***** THE RECORDS

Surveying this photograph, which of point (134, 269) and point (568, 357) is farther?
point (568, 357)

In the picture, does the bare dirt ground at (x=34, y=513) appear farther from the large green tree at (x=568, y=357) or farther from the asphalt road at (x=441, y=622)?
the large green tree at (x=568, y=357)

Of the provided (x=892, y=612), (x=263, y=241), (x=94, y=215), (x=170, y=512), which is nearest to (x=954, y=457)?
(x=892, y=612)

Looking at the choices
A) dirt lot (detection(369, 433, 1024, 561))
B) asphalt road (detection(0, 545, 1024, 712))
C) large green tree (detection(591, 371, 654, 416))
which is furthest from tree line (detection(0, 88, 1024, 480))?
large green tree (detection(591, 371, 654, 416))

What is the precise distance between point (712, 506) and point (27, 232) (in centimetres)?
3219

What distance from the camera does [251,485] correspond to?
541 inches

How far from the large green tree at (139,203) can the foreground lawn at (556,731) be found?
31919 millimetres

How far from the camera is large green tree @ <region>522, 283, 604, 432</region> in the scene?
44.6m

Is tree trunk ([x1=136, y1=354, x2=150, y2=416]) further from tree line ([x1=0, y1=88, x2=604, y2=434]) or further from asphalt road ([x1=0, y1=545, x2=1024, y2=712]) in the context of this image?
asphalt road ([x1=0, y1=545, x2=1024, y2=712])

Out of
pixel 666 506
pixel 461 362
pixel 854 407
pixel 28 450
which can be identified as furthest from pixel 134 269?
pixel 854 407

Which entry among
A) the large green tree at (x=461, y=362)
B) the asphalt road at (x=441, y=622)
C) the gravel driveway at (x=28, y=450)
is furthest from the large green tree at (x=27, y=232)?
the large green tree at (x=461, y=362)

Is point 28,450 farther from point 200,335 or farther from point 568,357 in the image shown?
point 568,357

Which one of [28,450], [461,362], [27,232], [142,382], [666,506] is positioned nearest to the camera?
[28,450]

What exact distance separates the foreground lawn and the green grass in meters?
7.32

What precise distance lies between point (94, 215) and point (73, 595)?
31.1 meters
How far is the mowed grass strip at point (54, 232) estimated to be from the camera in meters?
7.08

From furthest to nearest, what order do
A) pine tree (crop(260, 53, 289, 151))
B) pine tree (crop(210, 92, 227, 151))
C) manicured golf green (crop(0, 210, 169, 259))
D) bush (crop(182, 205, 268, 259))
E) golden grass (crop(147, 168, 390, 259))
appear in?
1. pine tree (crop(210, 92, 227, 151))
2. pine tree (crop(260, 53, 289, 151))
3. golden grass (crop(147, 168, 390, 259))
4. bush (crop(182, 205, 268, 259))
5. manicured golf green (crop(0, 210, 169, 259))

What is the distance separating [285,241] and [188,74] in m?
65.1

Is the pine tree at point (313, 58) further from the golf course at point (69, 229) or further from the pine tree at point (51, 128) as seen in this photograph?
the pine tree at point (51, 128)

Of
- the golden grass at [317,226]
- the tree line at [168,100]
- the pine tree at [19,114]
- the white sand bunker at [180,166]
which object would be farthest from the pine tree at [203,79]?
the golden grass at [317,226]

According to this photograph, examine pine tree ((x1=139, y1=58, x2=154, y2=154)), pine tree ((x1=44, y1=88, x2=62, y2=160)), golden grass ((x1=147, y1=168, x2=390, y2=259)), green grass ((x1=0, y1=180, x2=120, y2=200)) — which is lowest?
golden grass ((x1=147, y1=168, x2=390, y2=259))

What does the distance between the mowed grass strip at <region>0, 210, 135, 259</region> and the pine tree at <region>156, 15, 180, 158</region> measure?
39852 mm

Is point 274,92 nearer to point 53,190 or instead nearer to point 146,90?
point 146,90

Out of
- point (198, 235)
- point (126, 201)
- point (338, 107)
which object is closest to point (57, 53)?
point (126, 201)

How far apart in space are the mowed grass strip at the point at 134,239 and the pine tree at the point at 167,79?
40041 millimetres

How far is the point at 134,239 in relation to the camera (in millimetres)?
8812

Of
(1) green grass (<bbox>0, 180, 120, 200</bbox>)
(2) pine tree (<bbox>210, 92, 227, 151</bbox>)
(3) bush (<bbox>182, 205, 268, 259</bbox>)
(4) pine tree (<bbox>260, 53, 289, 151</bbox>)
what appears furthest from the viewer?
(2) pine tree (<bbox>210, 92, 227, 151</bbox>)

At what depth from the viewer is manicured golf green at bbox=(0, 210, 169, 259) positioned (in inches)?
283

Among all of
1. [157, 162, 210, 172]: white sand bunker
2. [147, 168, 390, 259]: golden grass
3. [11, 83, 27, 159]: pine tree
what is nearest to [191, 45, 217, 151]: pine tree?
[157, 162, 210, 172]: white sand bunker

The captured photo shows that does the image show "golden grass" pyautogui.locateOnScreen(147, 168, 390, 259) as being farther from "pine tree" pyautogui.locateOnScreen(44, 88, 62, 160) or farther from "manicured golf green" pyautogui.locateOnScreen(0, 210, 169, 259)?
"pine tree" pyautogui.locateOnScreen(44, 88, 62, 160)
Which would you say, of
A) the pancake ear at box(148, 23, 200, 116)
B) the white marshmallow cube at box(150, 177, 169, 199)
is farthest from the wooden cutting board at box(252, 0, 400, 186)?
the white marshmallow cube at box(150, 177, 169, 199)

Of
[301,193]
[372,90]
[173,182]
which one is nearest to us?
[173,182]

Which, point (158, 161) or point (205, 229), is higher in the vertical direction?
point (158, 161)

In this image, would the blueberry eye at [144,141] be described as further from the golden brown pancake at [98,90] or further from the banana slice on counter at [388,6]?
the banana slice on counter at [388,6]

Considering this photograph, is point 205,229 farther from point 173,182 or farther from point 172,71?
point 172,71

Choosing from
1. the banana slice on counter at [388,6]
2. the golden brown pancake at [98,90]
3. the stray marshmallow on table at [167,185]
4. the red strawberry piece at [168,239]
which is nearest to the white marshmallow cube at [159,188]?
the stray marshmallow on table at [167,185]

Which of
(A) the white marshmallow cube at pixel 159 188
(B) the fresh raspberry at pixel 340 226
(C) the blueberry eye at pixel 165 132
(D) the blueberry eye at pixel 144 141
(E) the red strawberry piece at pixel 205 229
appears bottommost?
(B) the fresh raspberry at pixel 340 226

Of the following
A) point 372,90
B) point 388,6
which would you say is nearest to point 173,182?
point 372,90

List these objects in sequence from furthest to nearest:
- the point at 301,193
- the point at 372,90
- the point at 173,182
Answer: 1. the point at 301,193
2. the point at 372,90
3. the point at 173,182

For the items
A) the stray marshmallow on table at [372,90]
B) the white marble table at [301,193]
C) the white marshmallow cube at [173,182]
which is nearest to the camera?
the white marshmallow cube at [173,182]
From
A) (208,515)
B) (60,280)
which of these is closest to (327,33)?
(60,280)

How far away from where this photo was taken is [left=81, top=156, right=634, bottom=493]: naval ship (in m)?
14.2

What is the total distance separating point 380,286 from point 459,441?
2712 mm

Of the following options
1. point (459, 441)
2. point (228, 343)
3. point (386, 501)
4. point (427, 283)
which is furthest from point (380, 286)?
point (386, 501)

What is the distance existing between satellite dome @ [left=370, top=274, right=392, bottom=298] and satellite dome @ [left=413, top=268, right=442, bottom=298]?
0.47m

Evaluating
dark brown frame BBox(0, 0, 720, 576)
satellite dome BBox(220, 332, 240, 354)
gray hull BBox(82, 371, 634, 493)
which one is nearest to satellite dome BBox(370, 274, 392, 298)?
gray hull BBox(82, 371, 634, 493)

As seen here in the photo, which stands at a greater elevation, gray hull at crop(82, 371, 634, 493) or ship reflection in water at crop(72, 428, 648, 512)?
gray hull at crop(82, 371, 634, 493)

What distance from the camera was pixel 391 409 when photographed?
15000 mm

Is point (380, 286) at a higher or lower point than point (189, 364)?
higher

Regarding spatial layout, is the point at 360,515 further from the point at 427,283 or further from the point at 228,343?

**********

WORK REQUIRED: Convert the lines from the line with "Of the provided" to the line with "31919 millimetres", both included, into a Markdown table with the columns Number and Line. Skip the blank lines and number each remaining line in order.

FULL SOLUTION:
| Number | Line |
|---|---|
| 1 | Of the provided (x=892, y=612), (x=263, y=241), (x=94, y=215), (x=170, y=512), which is nearest to (x=954, y=457)? |
| 2 | (x=892, y=612) |
| 3 | Looking at the choices |
| 4 | A) dirt lot (detection(369, 433, 1024, 561)) |
| 5 | B) asphalt road (detection(0, 545, 1024, 712)) |
| 6 | C) large green tree (detection(591, 371, 654, 416)) |
| 7 | which is furthest from tree line (detection(0, 88, 1024, 480))? |
| 8 | large green tree (detection(591, 371, 654, 416)) |
| 9 | What is the precise distance between point (712, 506) and point (27, 232) (in centimetres)? |
| 10 | 3219 |
| 11 | What distance from the camera does [251,485] correspond to? |
| 12 | 541 inches |
| 13 | How far from the large green tree at (139,203) can the foreground lawn at (556,731) be found? |
| 14 | 31919 millimetres |